* **What the task asks**
Put the records into a two-column CSV with the columns record_text and record_answer, one row per record. Enclose each field in double quotes and replace any line breaks with spaces.

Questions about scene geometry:
☆ ☆ ☆ ☆

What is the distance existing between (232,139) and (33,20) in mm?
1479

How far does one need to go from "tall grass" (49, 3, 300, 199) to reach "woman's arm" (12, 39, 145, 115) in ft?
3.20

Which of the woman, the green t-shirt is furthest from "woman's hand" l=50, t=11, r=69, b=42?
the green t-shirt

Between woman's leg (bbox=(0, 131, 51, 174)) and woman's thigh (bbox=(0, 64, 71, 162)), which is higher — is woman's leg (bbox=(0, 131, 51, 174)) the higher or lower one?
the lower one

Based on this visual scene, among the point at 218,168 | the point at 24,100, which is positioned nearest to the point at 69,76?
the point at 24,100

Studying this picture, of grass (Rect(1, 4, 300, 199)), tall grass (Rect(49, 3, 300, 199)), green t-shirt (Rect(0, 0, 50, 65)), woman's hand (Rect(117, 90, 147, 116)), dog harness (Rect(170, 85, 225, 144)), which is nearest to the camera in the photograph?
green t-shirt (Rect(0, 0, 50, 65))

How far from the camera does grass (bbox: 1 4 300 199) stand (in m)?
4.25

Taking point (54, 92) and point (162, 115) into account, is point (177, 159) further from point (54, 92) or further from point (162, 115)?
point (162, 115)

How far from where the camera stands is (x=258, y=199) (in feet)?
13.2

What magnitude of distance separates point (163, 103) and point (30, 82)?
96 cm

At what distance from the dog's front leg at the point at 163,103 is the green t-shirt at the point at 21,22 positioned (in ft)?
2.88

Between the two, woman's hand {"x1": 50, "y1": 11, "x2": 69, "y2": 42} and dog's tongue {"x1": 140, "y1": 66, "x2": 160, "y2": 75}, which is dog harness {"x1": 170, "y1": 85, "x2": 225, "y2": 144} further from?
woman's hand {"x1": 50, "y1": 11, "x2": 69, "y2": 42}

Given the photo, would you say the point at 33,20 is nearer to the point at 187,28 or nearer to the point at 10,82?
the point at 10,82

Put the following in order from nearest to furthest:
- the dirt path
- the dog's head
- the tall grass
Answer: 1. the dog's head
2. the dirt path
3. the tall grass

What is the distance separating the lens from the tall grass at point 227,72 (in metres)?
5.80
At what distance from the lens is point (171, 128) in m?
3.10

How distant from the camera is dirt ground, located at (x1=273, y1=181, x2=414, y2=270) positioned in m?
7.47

☆ ☆ ☆ ☆

* **Result**
record_text,record_answer
"What is the distance existing between (232,139) and (33,20) in mm?","1479"
"How far does one need to go from ""tall grass"" (49, 3, 300, 199) to reach ""woman's arm"" (12, 39, 145, 115) in ft?","3.20"
"Which of the woman, the green t-shirt is furthest from ""woman's hand"" l=50, t=11, r=69, b=42?","the green t-shirt"
"Between woman's leg (bbox=(0, 131, 51, 174)) and woman's thigh (bbox=(0, 64, 71, 162)), which is higher — is woman's leg (bbox=(0, 131, 51, 174)) the higher or lower one?","the lower one"
"Based on this visual scene, among the point at 218,168 | the point at 24,100, which is positioned nearest to the point at 69,76?","the point at 24,100"
"Studying this picture, of grass (Rect(1, 4, 300, 199)), tall grass (Rect(49, 3, 300, 199)), green t-shirt (Rect(0, 0, 50, 65)), woman's hand (Rect(117, 90, 147, 116)), dog harness (Rect(170, 85, 225, 144)), which is nearest to the camera in the photograph?","green t-shirt (Rect(0, 0, 50, 65))"
"How far from the camera does grass (bbox: 1 4 300 199) stand (in m)?","4.25"
"Taking point (54, 92) and point (162, 115) into account, is point (177, 159) further from point (54, 92) or further from point (162, 115)?","point (162, 115)"
"How far from where the camera stands is (x=258, y=199) (in feet)?","13.2"
"What magnitude of distance separates point (163, 103) and point (30, 82)?","96 cm"
"At what distance from the dog's front leg at the point at 163,103 is the green t-shirt at the point at 21,22 positioned (in ft)?","2.88"
"Between the two, woman's hand {""x1"": 50, ""y1"": 11, ""x2"": 69, ""y2"": 42} and dog's tongue {""x1"": 140, ""y1"": 66, ""x2"": 160, ""y2"": 75}, which is dog harness {""x1"": 170, ""y1"": 85, ""x2"": 225, ""y2"": 144} further from?","woman's hand {""x1"": 50, ""y1"": 11, ""x2"": 69, ""y2"": 42}"
"Given the photo, would you say the point at 33,20 is nearer to the point at 187,28 or nearer to the point at 10,82?","the point at 10,82"
"Put the following in order from nearest to furthest: - the dirt path - the dog's head - the tall grass Answer:","1. the dog's head 2. the dirt path 3. the tall grass"
"What is the distance separating the lens from the tall grass at point 227,72 (in metres)?","5.80"
"At what distance from the lens is point (171, 128) in m?","3.10"
"How distant from the camera is dirt ground, located at (x1=273, y1=181, x2=414, y2=270) positioned in m?","7.47"